Your assignment - Copy each line of the entries below that contains the string "width".

Dataset -
Content starts
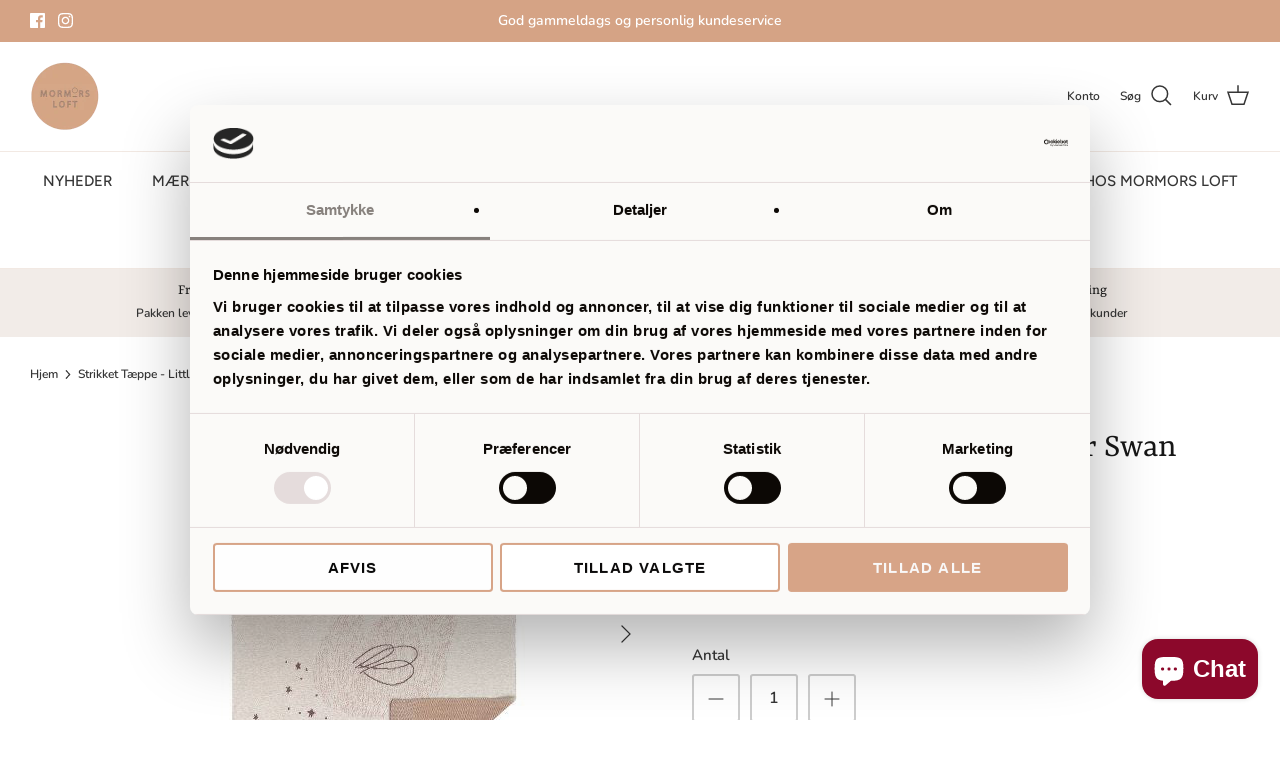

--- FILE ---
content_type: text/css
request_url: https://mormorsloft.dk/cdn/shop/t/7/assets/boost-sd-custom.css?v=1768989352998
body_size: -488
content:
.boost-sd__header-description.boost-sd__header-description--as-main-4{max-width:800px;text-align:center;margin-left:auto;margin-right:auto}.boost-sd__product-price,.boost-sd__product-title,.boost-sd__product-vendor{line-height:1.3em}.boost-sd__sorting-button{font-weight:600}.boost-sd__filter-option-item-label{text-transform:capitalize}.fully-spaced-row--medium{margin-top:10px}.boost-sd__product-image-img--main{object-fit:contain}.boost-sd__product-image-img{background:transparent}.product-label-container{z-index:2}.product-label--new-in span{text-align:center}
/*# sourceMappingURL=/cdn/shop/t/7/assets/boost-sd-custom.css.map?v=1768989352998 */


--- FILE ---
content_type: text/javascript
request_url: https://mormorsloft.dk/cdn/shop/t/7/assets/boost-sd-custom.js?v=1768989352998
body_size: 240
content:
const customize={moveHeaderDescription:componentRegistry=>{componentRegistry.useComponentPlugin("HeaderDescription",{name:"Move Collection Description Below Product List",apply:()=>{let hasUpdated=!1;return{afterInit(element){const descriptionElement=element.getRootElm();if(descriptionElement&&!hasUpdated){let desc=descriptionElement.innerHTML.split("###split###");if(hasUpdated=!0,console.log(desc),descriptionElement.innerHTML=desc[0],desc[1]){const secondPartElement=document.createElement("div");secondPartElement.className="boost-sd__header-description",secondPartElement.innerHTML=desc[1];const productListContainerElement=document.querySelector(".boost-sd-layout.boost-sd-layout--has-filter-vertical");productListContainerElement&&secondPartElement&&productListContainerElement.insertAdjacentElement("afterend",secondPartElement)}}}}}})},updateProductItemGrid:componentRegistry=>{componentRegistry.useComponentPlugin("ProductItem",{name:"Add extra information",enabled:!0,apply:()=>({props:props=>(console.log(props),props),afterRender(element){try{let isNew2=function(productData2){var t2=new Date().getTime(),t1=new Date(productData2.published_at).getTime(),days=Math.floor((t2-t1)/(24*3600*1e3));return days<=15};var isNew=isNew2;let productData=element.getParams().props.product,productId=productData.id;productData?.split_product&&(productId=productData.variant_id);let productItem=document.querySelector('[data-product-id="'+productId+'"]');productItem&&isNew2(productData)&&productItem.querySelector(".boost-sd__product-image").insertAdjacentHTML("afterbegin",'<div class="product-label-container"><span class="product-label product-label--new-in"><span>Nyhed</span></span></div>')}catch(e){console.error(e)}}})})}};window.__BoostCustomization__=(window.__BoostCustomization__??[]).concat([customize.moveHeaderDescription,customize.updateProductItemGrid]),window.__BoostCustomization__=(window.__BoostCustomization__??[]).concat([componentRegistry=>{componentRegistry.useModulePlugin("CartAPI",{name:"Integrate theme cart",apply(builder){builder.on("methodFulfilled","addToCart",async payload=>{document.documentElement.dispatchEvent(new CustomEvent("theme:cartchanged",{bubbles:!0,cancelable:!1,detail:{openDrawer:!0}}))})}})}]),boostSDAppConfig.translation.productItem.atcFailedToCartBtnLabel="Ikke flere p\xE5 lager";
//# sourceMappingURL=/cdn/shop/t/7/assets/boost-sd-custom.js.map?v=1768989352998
Content ends
Content starts
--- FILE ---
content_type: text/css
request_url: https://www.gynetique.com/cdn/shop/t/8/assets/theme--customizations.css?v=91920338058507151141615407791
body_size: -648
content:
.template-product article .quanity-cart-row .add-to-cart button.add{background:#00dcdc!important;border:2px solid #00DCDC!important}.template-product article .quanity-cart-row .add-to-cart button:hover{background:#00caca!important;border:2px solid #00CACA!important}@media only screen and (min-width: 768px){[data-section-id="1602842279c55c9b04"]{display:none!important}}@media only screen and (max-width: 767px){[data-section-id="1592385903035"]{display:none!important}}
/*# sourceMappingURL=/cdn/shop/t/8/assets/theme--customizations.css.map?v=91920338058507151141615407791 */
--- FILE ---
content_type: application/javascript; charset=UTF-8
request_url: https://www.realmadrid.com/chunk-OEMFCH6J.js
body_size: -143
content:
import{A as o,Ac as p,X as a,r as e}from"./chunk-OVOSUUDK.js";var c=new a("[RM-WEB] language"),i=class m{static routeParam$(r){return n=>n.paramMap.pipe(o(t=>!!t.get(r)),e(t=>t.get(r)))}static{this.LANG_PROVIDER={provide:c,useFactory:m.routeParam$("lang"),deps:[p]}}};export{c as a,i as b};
Content ends
Completed exercise -
.boost-sd__header-description.boost-sd__header-description--as-main-4{max-width:800px;text-align:center;margin-left:auto;margin-right:auto}.boost-sd__product-price,.boost-sd__product-title,.boost-sd__product-vendor{line-height:1.3em}.boost-sd__sorting-button{font-weight:600}.boost-sd__filter-option-item-label{text-transform:capitalize}.fully-spaced-row--medium{margin-top:10px}.boost-sd__product-image-img--main{object-fit:contain}.boost-sd__product-image-img{background:transparent}.product-label-container{z-index:2}.product-label--new-in span{text-align:center}
.template-product article .quanity-cart-row .add-to-cart button.add{background:#00dcdc!important;border:2px solid #00DCDC!important}.template-product article .quanity-cart-row .add-to-cart button:hover{background:#00caca!important;border:2px solid #00CACA!important}@media only screen and (min-width: 768px){[data-section-id="1602842279c55c9b04"]{display:none!important}}@media only screen and (max-width: 767px){[data-section-id="1592385903035"]{display:none!important}}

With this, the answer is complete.